# ENTRIES
+ + + + +

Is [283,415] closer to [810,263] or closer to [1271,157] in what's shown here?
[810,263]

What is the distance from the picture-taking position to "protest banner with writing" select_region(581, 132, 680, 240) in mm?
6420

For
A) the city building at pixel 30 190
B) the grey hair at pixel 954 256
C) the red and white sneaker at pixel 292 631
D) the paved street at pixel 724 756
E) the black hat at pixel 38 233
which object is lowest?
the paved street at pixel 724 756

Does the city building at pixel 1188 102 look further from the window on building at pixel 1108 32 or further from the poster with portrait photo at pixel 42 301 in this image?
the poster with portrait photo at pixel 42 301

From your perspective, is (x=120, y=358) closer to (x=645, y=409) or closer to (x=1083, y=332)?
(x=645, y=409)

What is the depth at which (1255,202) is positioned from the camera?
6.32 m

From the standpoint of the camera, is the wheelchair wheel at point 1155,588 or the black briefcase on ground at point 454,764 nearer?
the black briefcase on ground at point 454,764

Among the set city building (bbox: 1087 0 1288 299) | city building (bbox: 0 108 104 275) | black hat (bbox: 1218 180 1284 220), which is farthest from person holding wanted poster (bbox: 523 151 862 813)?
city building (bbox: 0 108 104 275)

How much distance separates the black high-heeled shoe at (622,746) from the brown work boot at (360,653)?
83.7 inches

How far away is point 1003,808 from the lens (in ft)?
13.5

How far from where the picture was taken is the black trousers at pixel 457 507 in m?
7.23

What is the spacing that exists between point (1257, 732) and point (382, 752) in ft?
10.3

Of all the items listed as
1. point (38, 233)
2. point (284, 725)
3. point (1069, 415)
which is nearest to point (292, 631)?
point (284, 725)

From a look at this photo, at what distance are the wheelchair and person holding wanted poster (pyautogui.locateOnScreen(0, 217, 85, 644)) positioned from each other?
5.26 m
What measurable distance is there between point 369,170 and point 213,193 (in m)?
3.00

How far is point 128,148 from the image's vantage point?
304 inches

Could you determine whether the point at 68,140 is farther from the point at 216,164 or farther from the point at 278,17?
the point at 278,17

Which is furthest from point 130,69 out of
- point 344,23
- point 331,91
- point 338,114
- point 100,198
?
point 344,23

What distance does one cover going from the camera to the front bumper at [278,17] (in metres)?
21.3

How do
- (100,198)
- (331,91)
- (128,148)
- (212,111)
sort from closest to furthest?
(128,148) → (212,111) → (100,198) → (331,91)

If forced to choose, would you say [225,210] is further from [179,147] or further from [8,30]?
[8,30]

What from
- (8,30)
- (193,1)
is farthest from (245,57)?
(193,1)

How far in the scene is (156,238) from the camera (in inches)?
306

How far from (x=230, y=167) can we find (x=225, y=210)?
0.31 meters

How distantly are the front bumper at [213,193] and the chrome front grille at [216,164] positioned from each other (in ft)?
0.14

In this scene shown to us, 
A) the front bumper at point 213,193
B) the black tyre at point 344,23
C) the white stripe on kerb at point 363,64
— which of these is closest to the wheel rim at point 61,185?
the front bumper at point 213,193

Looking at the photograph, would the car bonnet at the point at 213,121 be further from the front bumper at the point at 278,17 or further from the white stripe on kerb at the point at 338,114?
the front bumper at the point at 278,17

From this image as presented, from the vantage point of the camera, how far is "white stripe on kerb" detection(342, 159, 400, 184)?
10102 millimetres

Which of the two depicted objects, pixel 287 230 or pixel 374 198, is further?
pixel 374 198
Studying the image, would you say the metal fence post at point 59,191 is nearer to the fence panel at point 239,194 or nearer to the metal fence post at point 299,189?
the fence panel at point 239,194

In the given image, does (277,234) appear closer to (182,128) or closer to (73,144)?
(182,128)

+ + + + +

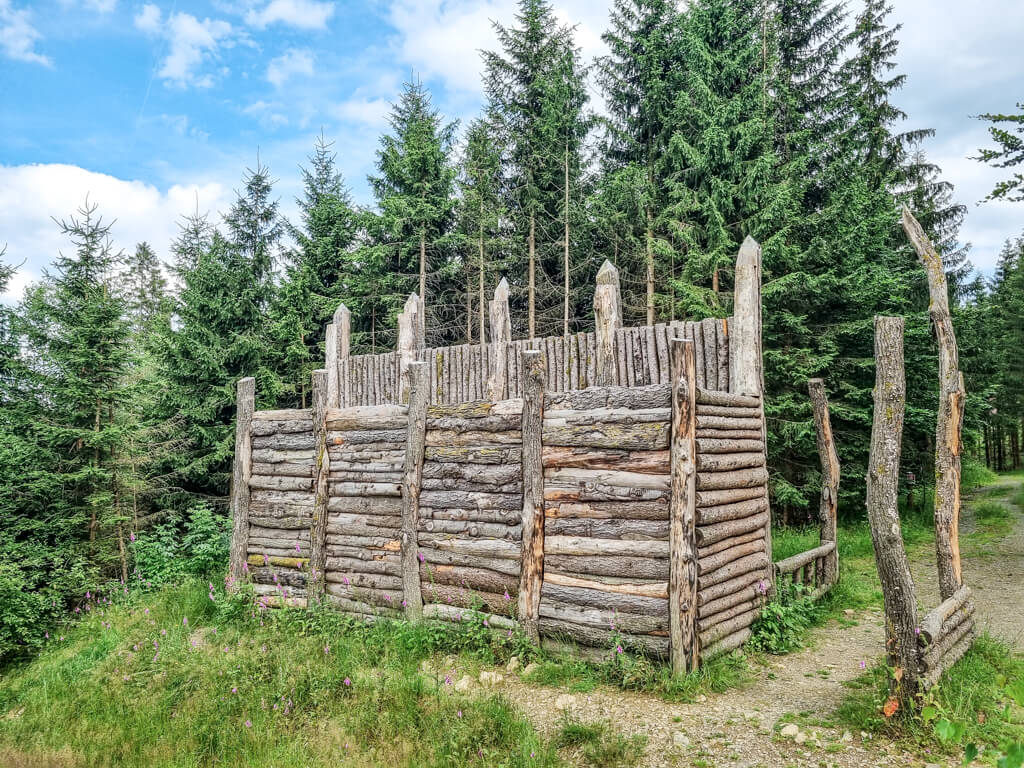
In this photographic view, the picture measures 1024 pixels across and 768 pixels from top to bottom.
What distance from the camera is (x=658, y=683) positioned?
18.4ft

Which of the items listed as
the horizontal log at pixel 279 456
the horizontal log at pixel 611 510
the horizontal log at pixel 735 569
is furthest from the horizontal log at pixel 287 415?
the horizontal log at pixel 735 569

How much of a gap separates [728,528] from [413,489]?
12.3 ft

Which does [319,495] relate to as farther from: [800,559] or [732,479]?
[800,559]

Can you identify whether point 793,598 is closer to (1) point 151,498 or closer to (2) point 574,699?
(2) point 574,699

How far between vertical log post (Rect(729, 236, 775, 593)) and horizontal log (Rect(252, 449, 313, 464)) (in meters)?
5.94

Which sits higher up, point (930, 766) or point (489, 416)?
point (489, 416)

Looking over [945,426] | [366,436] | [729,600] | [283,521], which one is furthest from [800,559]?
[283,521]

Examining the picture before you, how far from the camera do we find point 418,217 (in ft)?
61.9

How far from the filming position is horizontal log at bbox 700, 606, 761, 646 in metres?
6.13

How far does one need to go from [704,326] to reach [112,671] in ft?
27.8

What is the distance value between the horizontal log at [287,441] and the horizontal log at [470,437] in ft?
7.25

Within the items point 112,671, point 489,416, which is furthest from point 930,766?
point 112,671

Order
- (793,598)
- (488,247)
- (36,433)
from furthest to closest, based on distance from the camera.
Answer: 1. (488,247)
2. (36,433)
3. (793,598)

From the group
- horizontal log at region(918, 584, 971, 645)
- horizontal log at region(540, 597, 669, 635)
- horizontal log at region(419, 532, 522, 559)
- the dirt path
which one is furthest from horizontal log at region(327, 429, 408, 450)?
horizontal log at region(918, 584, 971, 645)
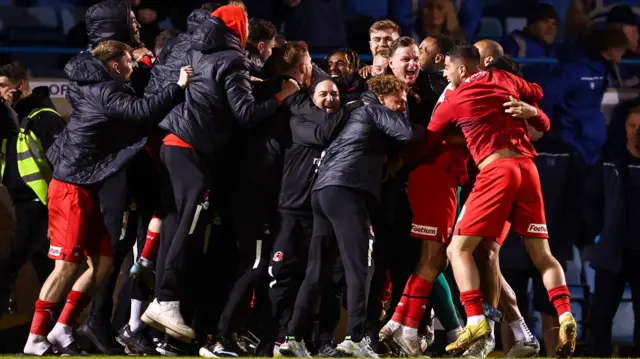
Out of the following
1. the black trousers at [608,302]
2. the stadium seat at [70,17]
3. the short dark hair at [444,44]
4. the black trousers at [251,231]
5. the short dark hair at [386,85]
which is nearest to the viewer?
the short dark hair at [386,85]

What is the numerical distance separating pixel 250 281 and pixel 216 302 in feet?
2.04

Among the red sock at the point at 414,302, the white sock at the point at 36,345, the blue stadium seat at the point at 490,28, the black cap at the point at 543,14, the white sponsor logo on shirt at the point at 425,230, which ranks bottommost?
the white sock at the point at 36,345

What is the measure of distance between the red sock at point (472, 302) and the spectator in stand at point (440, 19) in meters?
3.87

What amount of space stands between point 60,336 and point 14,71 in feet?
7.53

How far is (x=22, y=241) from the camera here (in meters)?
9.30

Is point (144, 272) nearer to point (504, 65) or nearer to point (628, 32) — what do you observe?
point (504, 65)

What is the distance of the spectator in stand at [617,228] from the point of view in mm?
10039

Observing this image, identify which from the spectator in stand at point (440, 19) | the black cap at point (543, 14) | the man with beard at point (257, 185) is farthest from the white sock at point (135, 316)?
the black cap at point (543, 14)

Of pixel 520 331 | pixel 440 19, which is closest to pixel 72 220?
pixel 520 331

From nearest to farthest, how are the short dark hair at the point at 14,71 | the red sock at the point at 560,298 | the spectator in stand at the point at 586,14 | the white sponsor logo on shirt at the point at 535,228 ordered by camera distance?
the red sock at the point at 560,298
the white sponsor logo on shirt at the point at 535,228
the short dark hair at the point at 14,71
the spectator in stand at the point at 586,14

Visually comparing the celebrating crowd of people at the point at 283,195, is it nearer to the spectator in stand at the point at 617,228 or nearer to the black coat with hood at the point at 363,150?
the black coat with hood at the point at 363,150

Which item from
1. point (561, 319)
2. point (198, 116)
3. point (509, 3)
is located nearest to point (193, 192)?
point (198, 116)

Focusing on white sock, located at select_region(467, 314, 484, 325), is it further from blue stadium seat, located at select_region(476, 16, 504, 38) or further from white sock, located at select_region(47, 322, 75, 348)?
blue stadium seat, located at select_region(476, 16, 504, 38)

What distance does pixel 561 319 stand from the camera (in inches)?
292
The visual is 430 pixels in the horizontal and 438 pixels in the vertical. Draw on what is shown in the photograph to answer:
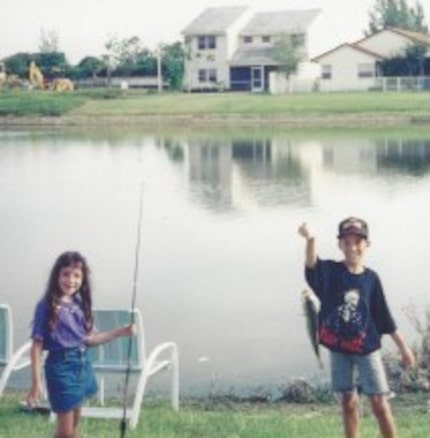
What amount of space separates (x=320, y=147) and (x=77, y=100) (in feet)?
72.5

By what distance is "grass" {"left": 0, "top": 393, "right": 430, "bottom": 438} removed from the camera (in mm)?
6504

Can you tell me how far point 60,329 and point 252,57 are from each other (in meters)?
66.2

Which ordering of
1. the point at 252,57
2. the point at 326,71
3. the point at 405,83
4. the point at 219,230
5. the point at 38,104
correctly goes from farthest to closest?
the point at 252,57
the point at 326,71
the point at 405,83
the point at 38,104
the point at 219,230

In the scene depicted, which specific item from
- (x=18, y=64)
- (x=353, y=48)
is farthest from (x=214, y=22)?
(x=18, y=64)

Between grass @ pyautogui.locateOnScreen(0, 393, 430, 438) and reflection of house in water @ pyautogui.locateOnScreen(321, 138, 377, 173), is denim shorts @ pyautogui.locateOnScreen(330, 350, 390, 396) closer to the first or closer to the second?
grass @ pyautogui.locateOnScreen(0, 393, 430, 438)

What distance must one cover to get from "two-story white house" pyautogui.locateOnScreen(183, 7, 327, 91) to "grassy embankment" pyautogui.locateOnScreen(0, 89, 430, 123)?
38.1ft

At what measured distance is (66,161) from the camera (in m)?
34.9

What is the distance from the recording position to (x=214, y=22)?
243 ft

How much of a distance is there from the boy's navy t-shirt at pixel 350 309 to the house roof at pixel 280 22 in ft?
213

+ + + + +

# WORK TO BE COMPLETED
Reproduce word for word the lines starting with the one containing "Among the set" and continuing through the one containing "83.7 inches", including both of those lines.

# RESPONSE
Among the set city building (bbox: 1087 0 1288 299) | city building (bbox: 0 108 104 275) | black hat (bbox: 1218 180 1284 220), which is farthest from person holding wanted poster (bbox: 523 151 862 813)?
city building (bbox: 0 108 104 275)

How much distance separates the black high-heeled shoe at (622,746) from the brown work boot at (360,653)?
83.7 inches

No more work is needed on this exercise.